Work to be completed:
Begin with the line that contains "How far does cabinet" and transcribe each line after it, up to and including the last line of the listing below.
##############################
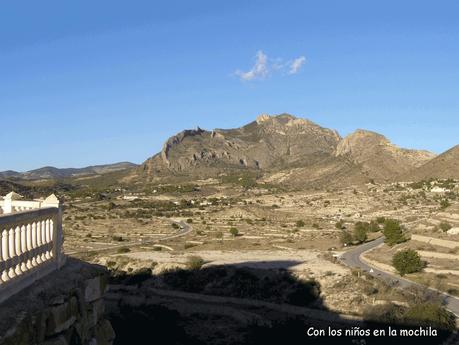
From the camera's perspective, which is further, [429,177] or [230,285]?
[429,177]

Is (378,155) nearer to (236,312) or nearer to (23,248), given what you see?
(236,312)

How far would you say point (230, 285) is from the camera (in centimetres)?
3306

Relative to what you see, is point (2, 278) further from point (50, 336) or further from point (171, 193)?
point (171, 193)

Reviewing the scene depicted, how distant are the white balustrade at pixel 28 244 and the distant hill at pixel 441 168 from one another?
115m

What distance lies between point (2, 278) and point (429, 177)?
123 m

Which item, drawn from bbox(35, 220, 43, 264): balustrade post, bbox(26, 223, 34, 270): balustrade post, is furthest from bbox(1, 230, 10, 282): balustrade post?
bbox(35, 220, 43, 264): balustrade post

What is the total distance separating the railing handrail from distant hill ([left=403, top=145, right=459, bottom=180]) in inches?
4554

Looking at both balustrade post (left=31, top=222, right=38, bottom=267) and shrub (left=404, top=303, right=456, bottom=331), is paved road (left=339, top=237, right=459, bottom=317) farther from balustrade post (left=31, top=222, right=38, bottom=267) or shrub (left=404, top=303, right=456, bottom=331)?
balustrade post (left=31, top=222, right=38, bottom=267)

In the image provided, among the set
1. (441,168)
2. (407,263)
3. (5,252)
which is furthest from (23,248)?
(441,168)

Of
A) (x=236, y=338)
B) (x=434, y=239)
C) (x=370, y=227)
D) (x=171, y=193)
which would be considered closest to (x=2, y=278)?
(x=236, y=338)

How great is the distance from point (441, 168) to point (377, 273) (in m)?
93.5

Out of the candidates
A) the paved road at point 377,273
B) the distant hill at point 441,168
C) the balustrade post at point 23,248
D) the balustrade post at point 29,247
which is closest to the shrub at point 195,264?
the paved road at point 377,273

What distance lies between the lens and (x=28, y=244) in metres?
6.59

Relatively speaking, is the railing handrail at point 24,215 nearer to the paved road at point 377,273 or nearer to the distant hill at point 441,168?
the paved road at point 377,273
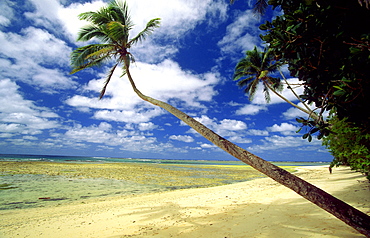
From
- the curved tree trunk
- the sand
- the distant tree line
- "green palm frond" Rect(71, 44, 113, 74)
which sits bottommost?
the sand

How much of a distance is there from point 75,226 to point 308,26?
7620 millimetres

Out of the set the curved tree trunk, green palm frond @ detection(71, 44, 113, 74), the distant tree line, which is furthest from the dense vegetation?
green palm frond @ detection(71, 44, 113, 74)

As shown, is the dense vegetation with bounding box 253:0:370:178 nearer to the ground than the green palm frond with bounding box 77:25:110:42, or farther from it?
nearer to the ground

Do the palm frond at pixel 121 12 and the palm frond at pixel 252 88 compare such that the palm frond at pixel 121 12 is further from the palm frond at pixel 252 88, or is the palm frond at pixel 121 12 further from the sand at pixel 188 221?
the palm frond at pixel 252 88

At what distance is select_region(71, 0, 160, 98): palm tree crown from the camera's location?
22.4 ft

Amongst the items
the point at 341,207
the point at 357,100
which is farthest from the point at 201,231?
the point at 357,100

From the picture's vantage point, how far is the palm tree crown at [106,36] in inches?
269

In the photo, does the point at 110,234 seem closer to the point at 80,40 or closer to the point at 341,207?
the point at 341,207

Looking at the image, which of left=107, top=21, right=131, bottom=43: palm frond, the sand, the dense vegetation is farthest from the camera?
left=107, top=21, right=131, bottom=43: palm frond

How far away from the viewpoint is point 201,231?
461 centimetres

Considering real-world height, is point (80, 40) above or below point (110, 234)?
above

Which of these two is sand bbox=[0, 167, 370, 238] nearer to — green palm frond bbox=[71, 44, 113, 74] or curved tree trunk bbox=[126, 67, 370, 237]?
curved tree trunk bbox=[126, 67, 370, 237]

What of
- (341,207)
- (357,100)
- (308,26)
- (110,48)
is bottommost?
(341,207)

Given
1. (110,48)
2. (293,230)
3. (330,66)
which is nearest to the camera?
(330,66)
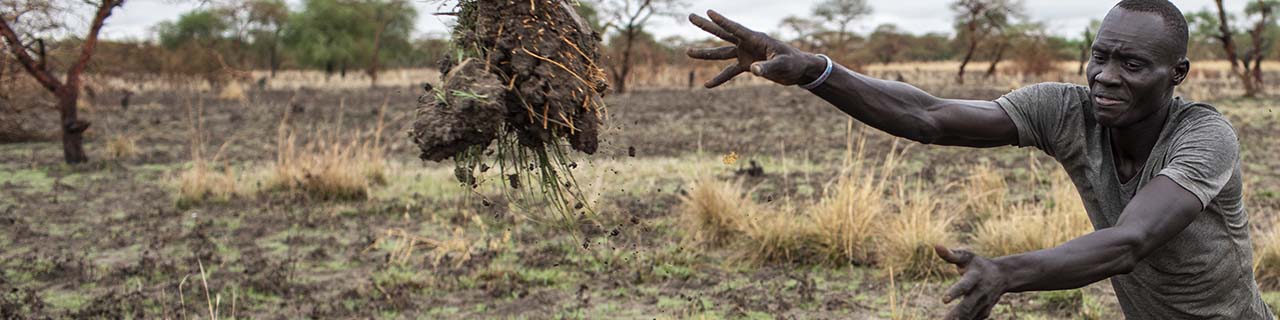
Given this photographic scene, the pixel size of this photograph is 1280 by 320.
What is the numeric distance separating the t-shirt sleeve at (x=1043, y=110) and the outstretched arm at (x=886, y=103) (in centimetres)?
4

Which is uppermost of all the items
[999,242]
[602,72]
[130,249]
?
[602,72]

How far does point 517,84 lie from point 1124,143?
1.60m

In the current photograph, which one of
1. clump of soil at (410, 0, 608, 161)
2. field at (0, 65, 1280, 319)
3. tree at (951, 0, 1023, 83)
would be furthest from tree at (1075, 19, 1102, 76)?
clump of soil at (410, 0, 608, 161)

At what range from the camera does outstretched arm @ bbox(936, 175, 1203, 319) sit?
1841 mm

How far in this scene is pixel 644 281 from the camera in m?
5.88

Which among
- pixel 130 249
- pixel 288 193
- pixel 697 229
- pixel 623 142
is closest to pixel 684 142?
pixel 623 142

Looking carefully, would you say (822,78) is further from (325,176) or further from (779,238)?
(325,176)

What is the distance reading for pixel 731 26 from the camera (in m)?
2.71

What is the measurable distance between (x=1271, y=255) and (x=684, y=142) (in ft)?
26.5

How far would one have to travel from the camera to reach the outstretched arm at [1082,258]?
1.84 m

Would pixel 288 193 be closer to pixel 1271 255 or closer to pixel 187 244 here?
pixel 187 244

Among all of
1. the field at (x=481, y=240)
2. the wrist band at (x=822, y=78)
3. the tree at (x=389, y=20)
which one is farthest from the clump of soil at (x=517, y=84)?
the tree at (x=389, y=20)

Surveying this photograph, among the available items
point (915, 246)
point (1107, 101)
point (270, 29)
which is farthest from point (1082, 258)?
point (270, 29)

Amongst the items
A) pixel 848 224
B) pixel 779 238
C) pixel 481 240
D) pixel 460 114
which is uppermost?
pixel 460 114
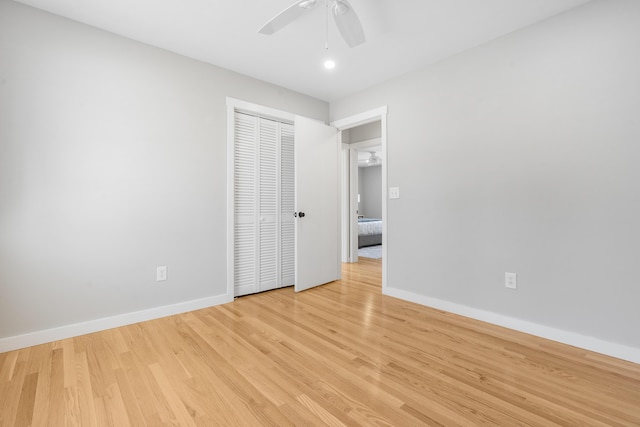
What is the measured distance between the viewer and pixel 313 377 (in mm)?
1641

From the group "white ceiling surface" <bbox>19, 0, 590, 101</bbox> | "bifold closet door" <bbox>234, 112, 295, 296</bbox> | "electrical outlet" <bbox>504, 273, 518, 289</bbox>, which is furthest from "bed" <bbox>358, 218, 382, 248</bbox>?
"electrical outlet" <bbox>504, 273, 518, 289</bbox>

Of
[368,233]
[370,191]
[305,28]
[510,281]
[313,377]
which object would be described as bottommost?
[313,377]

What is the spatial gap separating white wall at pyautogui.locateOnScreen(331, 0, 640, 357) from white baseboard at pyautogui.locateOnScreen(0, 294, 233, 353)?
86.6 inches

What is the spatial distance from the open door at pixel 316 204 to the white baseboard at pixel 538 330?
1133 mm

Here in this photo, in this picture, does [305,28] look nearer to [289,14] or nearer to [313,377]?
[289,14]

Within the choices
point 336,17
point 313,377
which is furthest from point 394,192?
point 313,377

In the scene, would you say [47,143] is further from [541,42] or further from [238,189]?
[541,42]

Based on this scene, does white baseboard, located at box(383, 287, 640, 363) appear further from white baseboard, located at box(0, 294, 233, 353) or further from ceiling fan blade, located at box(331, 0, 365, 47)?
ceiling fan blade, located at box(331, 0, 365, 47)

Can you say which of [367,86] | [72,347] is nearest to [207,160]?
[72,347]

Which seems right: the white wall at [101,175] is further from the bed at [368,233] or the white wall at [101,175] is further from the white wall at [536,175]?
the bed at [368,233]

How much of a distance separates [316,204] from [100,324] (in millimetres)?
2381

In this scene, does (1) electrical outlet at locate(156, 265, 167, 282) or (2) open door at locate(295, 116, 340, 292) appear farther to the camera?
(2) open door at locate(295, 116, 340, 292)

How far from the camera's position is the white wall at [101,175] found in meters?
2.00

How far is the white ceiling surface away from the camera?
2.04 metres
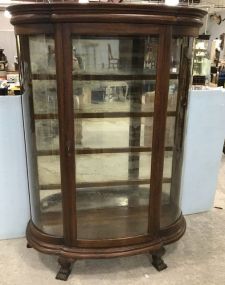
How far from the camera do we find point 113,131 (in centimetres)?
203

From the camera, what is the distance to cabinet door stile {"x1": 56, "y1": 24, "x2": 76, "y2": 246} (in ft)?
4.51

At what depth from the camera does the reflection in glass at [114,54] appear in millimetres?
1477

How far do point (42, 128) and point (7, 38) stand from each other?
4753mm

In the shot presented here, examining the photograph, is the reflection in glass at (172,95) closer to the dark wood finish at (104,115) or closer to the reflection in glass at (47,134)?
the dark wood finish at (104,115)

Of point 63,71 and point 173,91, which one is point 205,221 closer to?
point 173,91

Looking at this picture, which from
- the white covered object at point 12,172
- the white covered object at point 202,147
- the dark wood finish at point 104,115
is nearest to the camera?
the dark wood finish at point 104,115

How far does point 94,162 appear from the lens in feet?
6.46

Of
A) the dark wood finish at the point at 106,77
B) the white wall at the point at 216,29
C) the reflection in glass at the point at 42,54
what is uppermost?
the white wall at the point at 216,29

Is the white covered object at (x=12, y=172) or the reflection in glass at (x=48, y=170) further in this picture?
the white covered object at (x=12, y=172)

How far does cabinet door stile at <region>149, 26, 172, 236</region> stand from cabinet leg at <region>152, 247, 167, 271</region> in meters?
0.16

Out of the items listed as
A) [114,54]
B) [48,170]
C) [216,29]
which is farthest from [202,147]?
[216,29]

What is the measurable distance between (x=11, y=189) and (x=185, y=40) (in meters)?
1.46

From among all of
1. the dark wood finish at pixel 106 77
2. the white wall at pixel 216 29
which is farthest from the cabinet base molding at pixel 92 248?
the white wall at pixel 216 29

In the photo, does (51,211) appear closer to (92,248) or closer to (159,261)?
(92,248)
##############################
Exercise output:
How far does cabinet door stile at <region>149, 26, 172, 236</region> stand from cabinet leg at <region>152, 247, 167, 271</region> in meters?
0.16

Out of the items listed as
A) [114,54]
B) [48,170]
C) [216,29]
which is farthest from [202,147]?
[216,29]

What is the measurable distance between (x=11, y=189) and (x=185, y=40) (in meters)?
1.46

From among all of
1. the dark wood finish at pixel 106 77
2. the white wall at pixel 216 29
which is farthest from the cabinet base molding at pixel 92 248?
the white wall at pixel 216 29

In the photo, does (51,211) appear closer to (92,248) or closer to (159,261)?
(92,248)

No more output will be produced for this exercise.